◆ **Available records**:
%%

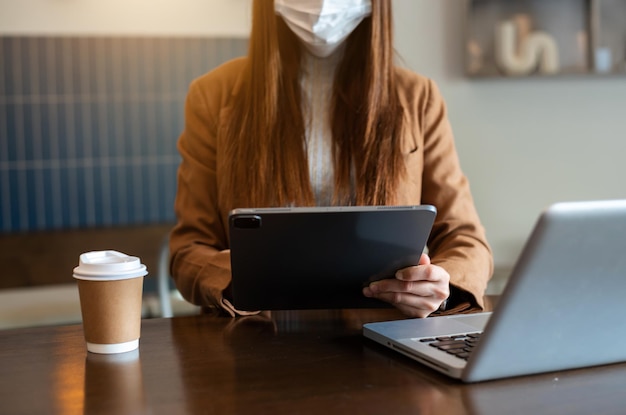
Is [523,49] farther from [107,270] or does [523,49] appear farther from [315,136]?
[107,270]

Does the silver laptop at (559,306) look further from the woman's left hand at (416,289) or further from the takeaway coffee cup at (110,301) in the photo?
the takeaway coffee cup at (110,301)

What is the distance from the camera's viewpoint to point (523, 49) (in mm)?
3139

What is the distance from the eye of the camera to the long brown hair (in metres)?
1.69

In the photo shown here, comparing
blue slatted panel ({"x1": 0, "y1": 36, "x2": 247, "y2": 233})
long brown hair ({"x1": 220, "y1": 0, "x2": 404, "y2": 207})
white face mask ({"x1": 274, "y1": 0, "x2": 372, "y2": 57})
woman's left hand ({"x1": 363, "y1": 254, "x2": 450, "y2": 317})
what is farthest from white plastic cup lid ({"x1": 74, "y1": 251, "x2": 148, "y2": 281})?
blue slatted panel ({"x1": 0, "y1": 36, "x2": 247, "y2": 233})

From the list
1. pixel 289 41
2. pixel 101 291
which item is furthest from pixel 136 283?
pixel 289 41

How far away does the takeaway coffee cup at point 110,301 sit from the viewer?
44.1 inches

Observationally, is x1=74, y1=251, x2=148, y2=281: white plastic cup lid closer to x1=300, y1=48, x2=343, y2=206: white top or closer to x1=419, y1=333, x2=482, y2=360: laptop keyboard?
x1=419, y1=333, x2=482, y2=360: laptop keyboard

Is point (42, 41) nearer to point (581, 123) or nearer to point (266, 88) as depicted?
point (266, 88)

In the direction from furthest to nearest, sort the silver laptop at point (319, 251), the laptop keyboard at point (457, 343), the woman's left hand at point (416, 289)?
1. the woman's left hand at point (416, 289)
2. the silver laptop at point (319, 251)
3. the laptop keyboard at point (457, 343)

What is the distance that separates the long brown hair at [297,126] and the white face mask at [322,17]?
0.03 metres

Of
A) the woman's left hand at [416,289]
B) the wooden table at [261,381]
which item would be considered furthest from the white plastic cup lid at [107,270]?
the woman's left hand at [416,289]

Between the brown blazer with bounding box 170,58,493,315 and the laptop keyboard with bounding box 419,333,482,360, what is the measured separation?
45 cm

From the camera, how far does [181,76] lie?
318cm

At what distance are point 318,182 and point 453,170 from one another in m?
0.30
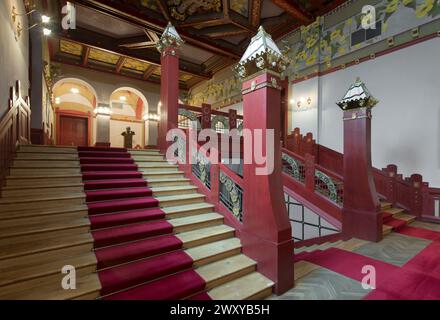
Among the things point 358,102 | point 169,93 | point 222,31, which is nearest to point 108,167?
point 169,93

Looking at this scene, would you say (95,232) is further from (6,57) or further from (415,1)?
(415,1)

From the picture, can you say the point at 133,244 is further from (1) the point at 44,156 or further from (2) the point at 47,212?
(1) the point at 44,156

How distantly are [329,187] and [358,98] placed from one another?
2.03 m

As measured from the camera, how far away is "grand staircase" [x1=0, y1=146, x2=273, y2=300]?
2.28 meters

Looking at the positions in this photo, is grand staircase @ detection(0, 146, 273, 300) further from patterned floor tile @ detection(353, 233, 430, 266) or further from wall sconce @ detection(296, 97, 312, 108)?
wall sconce @ detection(296, 97, 312, 108)

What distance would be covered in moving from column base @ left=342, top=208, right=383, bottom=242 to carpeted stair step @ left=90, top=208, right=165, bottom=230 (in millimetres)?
3653

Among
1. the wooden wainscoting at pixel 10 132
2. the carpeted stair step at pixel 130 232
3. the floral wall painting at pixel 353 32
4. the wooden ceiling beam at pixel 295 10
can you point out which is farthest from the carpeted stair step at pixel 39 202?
the wooden ceiling beam at pixel 295 10

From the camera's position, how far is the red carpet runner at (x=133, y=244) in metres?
2.35

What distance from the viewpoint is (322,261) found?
323 centimetres

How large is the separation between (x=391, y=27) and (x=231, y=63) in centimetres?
705

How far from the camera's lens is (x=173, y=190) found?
171 inches

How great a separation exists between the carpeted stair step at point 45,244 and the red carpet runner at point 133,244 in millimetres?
141

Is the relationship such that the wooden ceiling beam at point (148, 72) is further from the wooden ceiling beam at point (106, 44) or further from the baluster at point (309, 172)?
the baluster at point (309, 172)
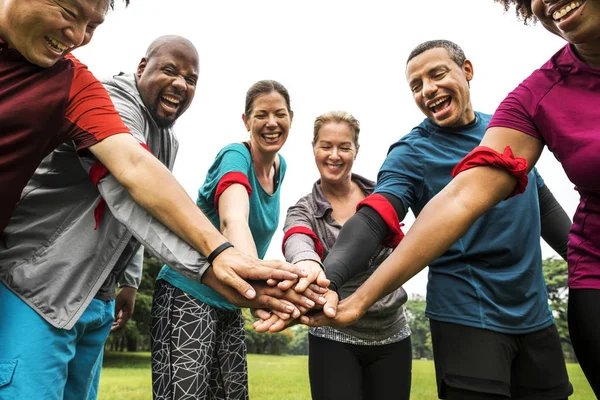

%%

◆ **Instructions for the task**: Convert every line of the records above into a numbered list, skipping the blank lines and leaving out the pictures.

◆ **Final answer**:
1. Is [523,49] farther from [107,270] or does [523,49] appear farther from [315,136]?
2. [107,270]
3. Does the silver laptop at (559,306) look further from the woman's left hand at (416,289) or further from the takeaway coffee cup at (110,301) in the photo?
4. the takeaway coffee cup at (110,301)
5. What is the distance from the camera's viewpoint to point (523, 49) (in mm)?
6. 3139
7. What is the distance from the eye of the camera to the long brown hair (in metres)?
8. 1.69
9. In the photo shown here, comparing
10. blue slatted panel ({"x1": 0, "y1": 36, "x2": 247, "y2": 233})
11. long brown hair ({"x1": 220, "y1": 0, "x2": 404, "y2": 207})
12. white face mask ({"x1": 274, "y1": 0, "x2": 372, "y2": 57})
13. woman's left hand ({"x1": 363, "y1": 254, "x2": 450, "y2": 317})
14. what is farthest from white plastic cup lid ({"x1": 74, "y1": 251, "x2": 148, "y2": 281})?
15. blue slatted panel ({"x1": 0, "y1": 36, "x2": 247, "y2": 233})
16. From the list
17. 1. pixel 289 41
18. 2. pixel 101 291
19. which item is furthest from pixel 136 283?
20. pixel 289 41
21. How far away does the takeaway coffee cup at point 110,301 sit from the viewer?
22. 44.1 inches
23. Observationally, is x1=74, y1=251, x2=148, y2=281: white plastic cup lid closer to x1=300, y1=48, x2=343, y2=206: white top or closer to x1=419, y1=333, x2=482, y2=360: laptop keyboard?
24. x1=419, y1=333, x2=482, y2=360: laptop keyboard
25. Is point (42, 41) nearer to point (581, 123) or nearer to point (266, 88) as depicted?
26. point (266, 88)
27. In the direction from furthest to nearest, sort the silver laptop at point (319, 251), the laptop keyboard at point (457, 343), the woman's left hand at point (416, 289)?
28. 1. the woman's left hand at point (416, 289)
29. 2. the silver laptop at point (319, 251)
30. 3. the laptop keyboard at point (457, 343)
31. What is the distance that separates the long brown hair at [297,126] and the white face mask at [322,17]?
32. 0.03 metres
33. Of
34. A) the woman's left hand at [416,289]
35. B) the wooden table at [261,381]
36. which item would be considered furthest from the white plastic cup lid at [107,270]?
37. the woman's left hand at [416,289]
38. Between the brown blazer with bounding box 170,58,493,315 and the laptop keyboard with bounding box 419,333,482,360, what is the measured separation?
39. 45 cm
40. From the camera, how far does [181,76] lie?
41. 318cm
42. At what distance are point 318,182 and point 453,170 from one another in m?
43. 0.30
44. Among the things point 358,102 | point 169,93 | point 222,31, which is nearest to point 108,167?
45. point 169,93
46. Looking at this scene, would you say (95,232) is further from (6,57) or further from (415,1)?
47. (415,1)
48. From the picture, can you say the point at 133,244 is further from (1) the point at 44,156 or further from (2) the point at 47,212?
49. (1) the point at 44,156
50. How distantly are [329,187] and [358,98] placed from one another?
51. 2.03 m
52. As measured from the camera, how far away is "grand staircase" [x1=0, y1=146, x2=273, y2=300]?
53. 2.28 meters
54. Looking at the positions in this photo, is grand staircase @ detection(0, 146, 273, 300) further from patterned floor tile @ detection(353, 233, 430, 266) or further from wall sconce @ detection(296, 97, 312, 108)?
55. wall sconce @ detection(296, 97, 312, 108)
56. What distance would be covered in moving from column base @ left=342, top=208, right=383, bottom=242 to carpeted stair step @ left=90, top=208, right=165, bottom=230 (in millimetres)?
57. 3653
58. Among
59. 1. the wooden wainscoting at pixel 10 132
60. 2. the carpeted stair step at pixel 130 232
61. 3. the floral wall painting at pixel 353 32
62. 4. the wooden ceiling beam at pixel 295 10
63. can you point out which is farthest from the carpeted stair step at pixel 39 202?
64. the wooden ceiling beam at pixel 295 10
65. From the camera's position, how far is the red carpet runner at (x=133, y=244) in metres?
66. 2.35
67. What distance from the viewpoint is (322,261) found?
68. 323 centimetres
69. How large is the separation between (x=391, y=27) and (x=231, y=63) in centimetres?
70. 705
71. How far from the camera's lens is (x=173, y=190) found?
72. 171 inches
73. How great a separation exists between the carpeted stair step at point 45,244 and the red carpet runner at point 133,244 in millimetres?
74. 141
75. Is the relationship such that the wooden ceiling beam at point (148, 72) is further from the wooden ceiling beam at point (106, 44) or further from the baluster at point (309, 172)?
76. the baluster at point (309, 172)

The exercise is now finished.